Visualizing and Clustering NASA Exoplanet Data

This project marks the beginning of my new personal website. Learning is eternal: hoping to document some of that journey here. This first project was created out of my interest in astronomy and the perpetual goal of honing my skills in data science.

This project peers into exoplanet science through the lens of data. I grab a dataset from the NASA exoplanets archive on which I'll explore, visualize and perform unsupervised learning through a $k$ -means clustering algorithm.

Project summary

Project Summary
Project Goals	Query and clean data from NASA exoplanet archive; perform exploratory data analysis and visualize planet features; and employ $k$ -means clustering comparing groups to existing exoplanet classifications.
Languages	Python (pandas, numpy, matplotlib, seaborn, scikit-learn), SQL (one humble query)
Techniques and skills	Data querying, data cleaning, missing value detection, outlier handling, visualization, machine learning, unsupervised learning, $k$ -means clustering
Project GitHub	GitHub Repo - exoplanet-viz-cluster

Background

Our popular conception of space is dominated by stars. Understandably though. Not to get poetic, but for as long there's been life on Earth, we've gazed at the night sky. Planets, on the other hand, just don't get the same notoriety. While we're accustomed to the nine in our Solar System (well, eight since the Pluto debacle), exoplanets - planets outside our Solar System - don't enjoy the same level of recognition

I'd argue that this view is changing, though. Most astronomers recognize an invaluable prospect that exoplanet science offers - confirming the existence of extraterrestrial life. In fact physicists claim that we're guaranteed to find life beyond our Solar System given enough searching and the genuine unlikelihood that life on Earth is unique.

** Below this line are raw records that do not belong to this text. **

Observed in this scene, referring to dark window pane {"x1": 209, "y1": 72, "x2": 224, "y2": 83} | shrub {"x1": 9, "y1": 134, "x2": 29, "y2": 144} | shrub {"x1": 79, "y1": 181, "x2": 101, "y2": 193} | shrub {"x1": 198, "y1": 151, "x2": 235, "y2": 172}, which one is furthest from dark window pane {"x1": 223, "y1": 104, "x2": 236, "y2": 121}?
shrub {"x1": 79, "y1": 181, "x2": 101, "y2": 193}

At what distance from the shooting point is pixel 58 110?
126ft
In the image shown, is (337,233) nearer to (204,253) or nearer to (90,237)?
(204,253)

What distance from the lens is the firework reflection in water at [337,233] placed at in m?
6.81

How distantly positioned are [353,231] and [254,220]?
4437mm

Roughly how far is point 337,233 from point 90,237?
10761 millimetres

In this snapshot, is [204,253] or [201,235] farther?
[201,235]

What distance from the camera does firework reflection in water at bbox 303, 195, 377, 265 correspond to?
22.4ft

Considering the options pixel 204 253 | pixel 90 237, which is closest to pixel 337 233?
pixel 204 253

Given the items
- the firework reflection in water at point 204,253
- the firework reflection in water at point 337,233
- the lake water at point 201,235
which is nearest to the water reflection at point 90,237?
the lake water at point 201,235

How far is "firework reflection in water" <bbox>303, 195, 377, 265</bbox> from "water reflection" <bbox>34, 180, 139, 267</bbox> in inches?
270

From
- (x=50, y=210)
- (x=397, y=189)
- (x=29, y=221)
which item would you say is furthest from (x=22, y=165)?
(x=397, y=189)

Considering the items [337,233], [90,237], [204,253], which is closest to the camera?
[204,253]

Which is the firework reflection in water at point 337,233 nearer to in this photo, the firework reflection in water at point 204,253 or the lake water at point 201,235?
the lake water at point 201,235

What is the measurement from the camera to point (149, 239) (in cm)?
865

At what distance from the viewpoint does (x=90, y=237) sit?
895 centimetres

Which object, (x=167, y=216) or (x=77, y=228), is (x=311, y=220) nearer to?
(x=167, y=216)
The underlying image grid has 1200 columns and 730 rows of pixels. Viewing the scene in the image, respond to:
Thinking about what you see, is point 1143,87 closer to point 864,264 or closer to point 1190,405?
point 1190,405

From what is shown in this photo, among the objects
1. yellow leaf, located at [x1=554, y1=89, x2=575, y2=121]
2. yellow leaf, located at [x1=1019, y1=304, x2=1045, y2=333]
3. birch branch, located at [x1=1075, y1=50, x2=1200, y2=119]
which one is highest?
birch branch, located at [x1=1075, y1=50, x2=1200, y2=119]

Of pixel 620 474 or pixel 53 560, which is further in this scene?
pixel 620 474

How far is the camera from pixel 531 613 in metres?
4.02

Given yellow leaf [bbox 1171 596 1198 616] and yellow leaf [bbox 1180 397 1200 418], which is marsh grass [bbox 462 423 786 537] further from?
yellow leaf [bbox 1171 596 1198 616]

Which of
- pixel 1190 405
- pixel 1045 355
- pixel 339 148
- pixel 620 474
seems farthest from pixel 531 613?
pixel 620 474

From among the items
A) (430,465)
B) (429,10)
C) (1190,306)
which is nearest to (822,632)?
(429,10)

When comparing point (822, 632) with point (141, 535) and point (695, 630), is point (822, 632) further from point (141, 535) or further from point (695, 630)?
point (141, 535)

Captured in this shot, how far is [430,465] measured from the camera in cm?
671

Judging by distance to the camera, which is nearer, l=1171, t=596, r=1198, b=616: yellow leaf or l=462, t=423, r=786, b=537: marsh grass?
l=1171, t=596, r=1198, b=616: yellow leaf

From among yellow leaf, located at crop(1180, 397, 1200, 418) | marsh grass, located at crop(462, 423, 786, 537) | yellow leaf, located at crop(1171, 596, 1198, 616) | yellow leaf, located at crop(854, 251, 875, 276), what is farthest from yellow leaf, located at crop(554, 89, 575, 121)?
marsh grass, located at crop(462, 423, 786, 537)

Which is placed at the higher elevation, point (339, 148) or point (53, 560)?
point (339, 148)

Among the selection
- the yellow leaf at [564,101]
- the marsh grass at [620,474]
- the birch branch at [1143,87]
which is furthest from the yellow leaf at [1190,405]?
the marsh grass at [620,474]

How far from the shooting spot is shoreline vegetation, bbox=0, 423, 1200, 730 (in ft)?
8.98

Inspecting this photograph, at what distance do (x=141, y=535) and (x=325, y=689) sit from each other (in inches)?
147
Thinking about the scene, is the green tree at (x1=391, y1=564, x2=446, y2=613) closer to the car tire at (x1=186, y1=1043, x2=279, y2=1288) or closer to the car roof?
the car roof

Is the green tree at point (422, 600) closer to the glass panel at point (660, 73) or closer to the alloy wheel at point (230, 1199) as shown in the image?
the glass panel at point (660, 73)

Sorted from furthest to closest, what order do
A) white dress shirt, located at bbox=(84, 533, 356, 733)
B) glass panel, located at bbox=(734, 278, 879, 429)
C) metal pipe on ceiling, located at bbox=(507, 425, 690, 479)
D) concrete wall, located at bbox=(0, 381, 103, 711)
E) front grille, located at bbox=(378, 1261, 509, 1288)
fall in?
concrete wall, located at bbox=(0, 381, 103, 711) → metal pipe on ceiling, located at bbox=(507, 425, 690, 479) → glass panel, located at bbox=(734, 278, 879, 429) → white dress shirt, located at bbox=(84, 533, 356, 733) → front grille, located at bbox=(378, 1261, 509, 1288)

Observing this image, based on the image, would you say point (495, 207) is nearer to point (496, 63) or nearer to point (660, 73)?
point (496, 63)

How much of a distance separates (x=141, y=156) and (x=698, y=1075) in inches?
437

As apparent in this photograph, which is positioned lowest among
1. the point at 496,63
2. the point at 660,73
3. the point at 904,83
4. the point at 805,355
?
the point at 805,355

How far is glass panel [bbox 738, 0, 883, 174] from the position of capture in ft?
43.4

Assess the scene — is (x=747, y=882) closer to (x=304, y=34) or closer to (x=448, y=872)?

This project investigates the existing record on exoplanets. I'll perform exploratory data analysis on exoplanet data provided by NASA. I will then visualize this data with the goal of rendering big picture takeaways. Lastly I'll conduct unsupervised machine learning using a $k$ -means clustering algorithm on the data and compare it to existing exoplanet classifications. For the full technical process consult my GitHub repository.

Data collection and cleaning

I will work with the Planetary Systems dataset, which contains records of all 5638 confirmed exoplanets, provided by the NASA exoplanets archive. The archive is a collaboration between Caltech and NASA under its Exoplanet Exploration Program.

NASA Homepage — NASA Exoplanet Archive Website

I’ve grabbed planet radius, planet mass, distance from Earth, discovery method and discovery year as parameters of interest.

I’ve queried this data from NASA’s Table Access Protocol (TAP) using SQL and Python’s requests package and conducted some basic pre-processing. A quick peek at the data gives us:

Exoplanet raw dataset — *Planetary Systems* dataset shown in interactive notebook.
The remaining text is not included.